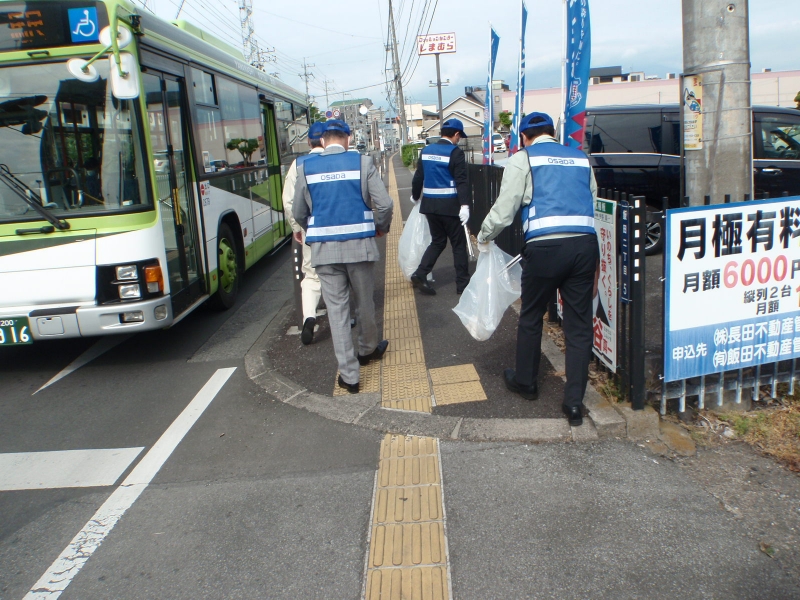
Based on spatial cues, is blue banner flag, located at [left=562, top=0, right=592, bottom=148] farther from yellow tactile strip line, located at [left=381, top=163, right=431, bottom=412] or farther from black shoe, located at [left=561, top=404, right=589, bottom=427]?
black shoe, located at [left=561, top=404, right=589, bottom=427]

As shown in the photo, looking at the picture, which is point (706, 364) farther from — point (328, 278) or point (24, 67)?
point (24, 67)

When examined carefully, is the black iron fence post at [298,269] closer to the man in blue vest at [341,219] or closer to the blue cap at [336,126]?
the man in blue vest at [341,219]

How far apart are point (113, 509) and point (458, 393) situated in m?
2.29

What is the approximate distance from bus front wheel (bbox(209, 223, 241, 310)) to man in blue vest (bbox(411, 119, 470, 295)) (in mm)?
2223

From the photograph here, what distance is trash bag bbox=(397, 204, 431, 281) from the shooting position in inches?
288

## TASK INSTRUCTIONS
Reproduce all of the data above word for word, omitting the pictures.

## COMPLETE ANSWER
Based on spatial cues, is blue banner flag, located at [left=562, top=0, right=592, bottom=148] farther from yellow tactile strip line, located at [left=381, top=163, right=431, bottom=412] or farther from black shoe, located at [left=561, top=404, right=589, bottom=427]?
black shoe, located at [left=561, top=404, right=589, bottom=427]

As shown in the photo, looking at the picture, which is point (706, 364) farther from — point (328, 278) or point (24, 67)?
point (24, 67)

When examined carefully, is the black iron fence post at [298,269] closer to the man in blue vest at [341,219] or closer to the blue cap at [336,126]?
the man in blue vest at [341,219]

How far apart are point (113, 509) and point (458, 393) situated in m?
2.29

What is the approximate distance from bus front wheel (bbox(209, 223, 241, 310)) to man in blue vest (bbox(411, 119, 470, 295)) (in mm)?
2223

From the photograph here, what distance is trash bag bbox=(397, 204, 431, 281) from the shooting position in inches?
288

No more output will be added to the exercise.